The bill expands and standardizes no‑cost breast imaging access—likely improving early detection and reducing out‑of‑pocket costs for many beneficiaries—at the expense of higher public and insurer spending, potential increases in imaging‑related harms, and administrative burdens for states.
Women and other patients at elevated or suspected increased breast‑cancer risk (including Medicare, Medicaid, TRICARE, VA, and Medicare Advantage beneficiaries) gain broader, no‑cost access to breast screening and diagnostic imaging with no frequency limits and with clinician discretion to order imaging based on risk factors—improving chances of earlier detection and more individualized care.
People covered by Medicare, Medicaid, TRICARE, VA, and Medicare Advantage plans face lower out‑of‑pocket costs because these payers must cover the imaging services without cost‑sharing.
Clinicians, hospitals, and health systems gain clearer, more consistent clinical criteria because payers are directed to rely on ACR Appropriateness Criteria and NCCN guidelines, which can improve care consistency across insurers.
Taxpayers, insured families, and federal/state budgets face higher costs because mandated coverage and eliminated cost‑sharing will increase federal and insurer spending (which can raise premiums or taxes), and treating the requirement as applicable to grandfathered plans reduces grandfathering protections and may raise costs for enrollees in those plans.
Women and patients with chronic conditions may face more false positives, unnecessary follow‑up tests, additional procedures, radiation exposure, and anxiety because removing frequency limits can increase imaging use.
State governments may need to change laws or Medicaid benchmark benefits and incur administrative and legislative costs to comply, creating short‑term implementation burdens and potential gaps for some enrollees.
Based on analysis of 2 sections of legislative text.
Requires coverage of guideline-based breast cancer screening and diagnostic imaging for people at increased risk or when clinicians determine imaging is needed, and references this category in Medicare inpatient definitions.

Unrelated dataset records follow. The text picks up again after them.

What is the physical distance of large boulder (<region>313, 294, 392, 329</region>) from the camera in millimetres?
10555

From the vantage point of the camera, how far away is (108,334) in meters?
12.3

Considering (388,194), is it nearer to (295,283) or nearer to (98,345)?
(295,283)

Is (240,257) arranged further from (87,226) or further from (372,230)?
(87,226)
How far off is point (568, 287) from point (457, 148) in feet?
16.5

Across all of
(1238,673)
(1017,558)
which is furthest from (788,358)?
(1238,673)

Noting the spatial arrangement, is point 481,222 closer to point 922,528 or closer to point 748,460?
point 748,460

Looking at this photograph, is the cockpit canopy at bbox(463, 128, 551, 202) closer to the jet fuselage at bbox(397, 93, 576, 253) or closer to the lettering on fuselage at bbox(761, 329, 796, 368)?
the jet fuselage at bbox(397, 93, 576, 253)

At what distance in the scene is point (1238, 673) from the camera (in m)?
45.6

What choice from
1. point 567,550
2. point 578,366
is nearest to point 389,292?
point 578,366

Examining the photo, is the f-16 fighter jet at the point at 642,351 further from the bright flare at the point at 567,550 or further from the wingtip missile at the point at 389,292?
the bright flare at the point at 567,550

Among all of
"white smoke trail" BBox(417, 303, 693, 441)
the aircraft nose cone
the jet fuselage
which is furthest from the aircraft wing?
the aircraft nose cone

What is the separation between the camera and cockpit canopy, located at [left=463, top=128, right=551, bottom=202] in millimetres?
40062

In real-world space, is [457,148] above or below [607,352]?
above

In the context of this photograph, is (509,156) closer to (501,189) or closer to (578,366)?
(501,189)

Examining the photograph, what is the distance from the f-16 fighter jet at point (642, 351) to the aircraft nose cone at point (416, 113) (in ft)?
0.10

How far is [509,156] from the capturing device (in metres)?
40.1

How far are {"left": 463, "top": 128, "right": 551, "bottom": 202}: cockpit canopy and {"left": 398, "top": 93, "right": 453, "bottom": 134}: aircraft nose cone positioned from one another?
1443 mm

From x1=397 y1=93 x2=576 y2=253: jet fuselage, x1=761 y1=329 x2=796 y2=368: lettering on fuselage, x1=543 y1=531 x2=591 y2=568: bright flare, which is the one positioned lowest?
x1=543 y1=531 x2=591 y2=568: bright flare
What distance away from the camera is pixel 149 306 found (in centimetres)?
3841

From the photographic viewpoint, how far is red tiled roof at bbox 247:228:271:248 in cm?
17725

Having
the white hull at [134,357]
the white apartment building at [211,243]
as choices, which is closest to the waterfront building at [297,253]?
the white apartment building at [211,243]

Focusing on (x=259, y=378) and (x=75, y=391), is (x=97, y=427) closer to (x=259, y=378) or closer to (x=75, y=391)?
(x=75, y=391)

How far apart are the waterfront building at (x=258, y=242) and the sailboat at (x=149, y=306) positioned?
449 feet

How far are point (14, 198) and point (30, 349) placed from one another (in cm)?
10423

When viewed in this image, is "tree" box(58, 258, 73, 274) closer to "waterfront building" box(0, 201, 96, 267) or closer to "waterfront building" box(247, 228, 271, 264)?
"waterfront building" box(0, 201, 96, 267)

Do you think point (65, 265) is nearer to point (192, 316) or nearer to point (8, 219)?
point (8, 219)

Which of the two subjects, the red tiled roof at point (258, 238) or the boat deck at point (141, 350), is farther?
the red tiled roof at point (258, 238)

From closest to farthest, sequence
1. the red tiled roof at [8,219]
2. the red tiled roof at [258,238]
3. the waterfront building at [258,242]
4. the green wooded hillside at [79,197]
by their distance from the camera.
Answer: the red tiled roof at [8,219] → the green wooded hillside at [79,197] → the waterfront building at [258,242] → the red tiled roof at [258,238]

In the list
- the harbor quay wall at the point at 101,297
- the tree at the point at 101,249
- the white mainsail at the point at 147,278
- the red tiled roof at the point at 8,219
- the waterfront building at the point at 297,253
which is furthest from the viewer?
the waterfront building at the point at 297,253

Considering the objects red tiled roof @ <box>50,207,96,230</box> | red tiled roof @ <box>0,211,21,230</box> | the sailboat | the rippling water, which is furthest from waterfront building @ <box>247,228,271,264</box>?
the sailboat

Official title: Provide for health coverage with no cost-sharing for additional breast screenings for certain individuals at greater risk for breast cancer.
Introduced April 10, 2025 by Amy Klobuchar · Last progress April 10, 2025
Requires group and individual health plans and certain Medicare inpatient benefit definitions to cover a new preventive services category for breast cancer screening and diagnostic imaging. Coverage must follow the latest American College of Radiology Appropriateness Criteria or NCCN guidelines and include listed imaging modalities for people at increased risk or for whom a clinician determines imaging is needed; the change is primarily organizational plus the addition of this explicit coverage category and removes frequency limits in the statutory text as drafted.